The exhibition features more than fifty works, including photographs, videos, installations, sculptures, and paintings. It also includes new pieces by each artist and a zine they made together, which incorporates images they exchanged while developing the show.

Arthur Jafa Man Monster–Duffy, 2018 © Arthur Jafa

Spread across the ground and first floor of the Venetian palazzo, “Helter Skelter” arranges works by both artists in thematic and conceptual pairings. The juxtapositions illuminate their individual practices and draw out shared subjects and mutual obsessions. Spector describes the elective affinities between them as rooted in a particular American vernacular: a country marked by its history of slavery, defined by musical traditions born from Black culture, a place of doing without but making good, of spirit and prayer and free expression, of protest and subcultures and humor and celebrity.

Arthur Jafa – akingdoncomethas, 2018 © Arthur Jafa

An illustrated book accompanies the exhibition, published by Fondazione Prada and designed by Peter Saville with Graphic Thought Facility.

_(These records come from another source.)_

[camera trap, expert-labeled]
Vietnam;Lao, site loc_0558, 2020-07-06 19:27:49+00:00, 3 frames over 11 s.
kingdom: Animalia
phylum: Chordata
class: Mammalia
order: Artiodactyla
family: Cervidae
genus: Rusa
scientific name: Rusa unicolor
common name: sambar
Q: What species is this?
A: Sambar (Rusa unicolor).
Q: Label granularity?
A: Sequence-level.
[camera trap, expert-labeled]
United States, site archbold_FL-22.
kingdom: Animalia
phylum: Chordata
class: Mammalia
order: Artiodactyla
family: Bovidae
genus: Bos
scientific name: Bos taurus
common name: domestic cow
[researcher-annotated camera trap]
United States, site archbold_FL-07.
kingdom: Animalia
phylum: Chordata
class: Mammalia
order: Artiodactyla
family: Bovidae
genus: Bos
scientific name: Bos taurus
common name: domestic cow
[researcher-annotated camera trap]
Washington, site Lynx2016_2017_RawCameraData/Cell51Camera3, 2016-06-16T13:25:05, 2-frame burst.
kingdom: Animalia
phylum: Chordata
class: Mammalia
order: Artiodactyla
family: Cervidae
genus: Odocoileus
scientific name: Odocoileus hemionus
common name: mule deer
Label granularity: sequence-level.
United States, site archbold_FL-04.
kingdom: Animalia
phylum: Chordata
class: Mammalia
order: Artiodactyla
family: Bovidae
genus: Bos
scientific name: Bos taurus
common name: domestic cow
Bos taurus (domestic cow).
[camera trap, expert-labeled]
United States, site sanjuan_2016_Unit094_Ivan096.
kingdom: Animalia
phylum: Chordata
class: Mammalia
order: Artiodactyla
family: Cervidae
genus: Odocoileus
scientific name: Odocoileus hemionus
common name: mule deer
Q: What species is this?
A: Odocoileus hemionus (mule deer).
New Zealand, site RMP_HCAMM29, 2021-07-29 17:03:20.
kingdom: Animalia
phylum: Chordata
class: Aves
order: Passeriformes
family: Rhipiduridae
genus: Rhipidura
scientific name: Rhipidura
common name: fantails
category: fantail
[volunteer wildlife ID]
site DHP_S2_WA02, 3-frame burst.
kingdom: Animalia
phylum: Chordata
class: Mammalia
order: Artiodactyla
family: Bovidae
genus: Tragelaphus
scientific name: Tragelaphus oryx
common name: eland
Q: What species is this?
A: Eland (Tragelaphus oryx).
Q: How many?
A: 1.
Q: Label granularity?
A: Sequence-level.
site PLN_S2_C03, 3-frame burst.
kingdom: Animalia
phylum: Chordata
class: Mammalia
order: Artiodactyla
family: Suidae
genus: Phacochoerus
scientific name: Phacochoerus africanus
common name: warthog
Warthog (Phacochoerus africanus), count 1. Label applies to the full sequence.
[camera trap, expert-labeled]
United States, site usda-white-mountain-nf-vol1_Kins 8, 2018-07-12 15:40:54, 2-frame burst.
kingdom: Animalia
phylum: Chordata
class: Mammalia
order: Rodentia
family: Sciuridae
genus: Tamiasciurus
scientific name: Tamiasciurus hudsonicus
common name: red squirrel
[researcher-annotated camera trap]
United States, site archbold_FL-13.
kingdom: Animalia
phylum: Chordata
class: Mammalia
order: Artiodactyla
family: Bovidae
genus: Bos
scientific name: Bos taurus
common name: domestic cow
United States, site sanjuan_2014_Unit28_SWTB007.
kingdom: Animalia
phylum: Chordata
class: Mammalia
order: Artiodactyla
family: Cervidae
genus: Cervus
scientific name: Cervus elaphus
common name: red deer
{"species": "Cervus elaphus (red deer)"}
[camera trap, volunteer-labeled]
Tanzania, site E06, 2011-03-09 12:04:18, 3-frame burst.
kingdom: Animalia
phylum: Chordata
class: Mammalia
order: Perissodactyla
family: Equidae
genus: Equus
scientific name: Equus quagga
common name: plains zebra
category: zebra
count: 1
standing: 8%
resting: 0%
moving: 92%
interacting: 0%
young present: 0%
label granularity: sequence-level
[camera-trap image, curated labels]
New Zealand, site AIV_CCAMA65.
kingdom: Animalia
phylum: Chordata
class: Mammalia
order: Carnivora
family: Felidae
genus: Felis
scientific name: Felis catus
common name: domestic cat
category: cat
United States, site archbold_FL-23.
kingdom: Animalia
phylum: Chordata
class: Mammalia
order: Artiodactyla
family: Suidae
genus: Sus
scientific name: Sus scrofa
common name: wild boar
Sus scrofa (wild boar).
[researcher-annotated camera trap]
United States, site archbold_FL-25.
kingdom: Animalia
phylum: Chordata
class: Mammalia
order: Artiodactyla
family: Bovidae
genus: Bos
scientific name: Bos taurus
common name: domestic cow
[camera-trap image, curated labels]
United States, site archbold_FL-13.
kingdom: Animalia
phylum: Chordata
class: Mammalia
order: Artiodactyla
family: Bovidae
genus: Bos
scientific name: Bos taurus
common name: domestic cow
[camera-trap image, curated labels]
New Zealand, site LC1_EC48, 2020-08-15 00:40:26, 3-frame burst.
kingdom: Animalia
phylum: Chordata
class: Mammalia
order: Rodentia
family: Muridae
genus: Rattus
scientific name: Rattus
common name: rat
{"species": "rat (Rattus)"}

It includes an introduction by Miuccia Prada, a conversation between Jafa and Prince, an essay by Nancy Spector, and critical texts by scholars and writers including Beth Coleman, Ashon Crawley, Aria Dean, Jack Halberstam, Ernest Hardy, Ashley James, Randy Kennedy, Martin Lund, Dorian Lynskey, Greil Marcus, Amy Taubin, and Peter Watts. Both artists also created individual photographic sections for the book. It is available in the new “Dispense” series, which reprints selected Fondazione catalogues in a medium format, in black and white.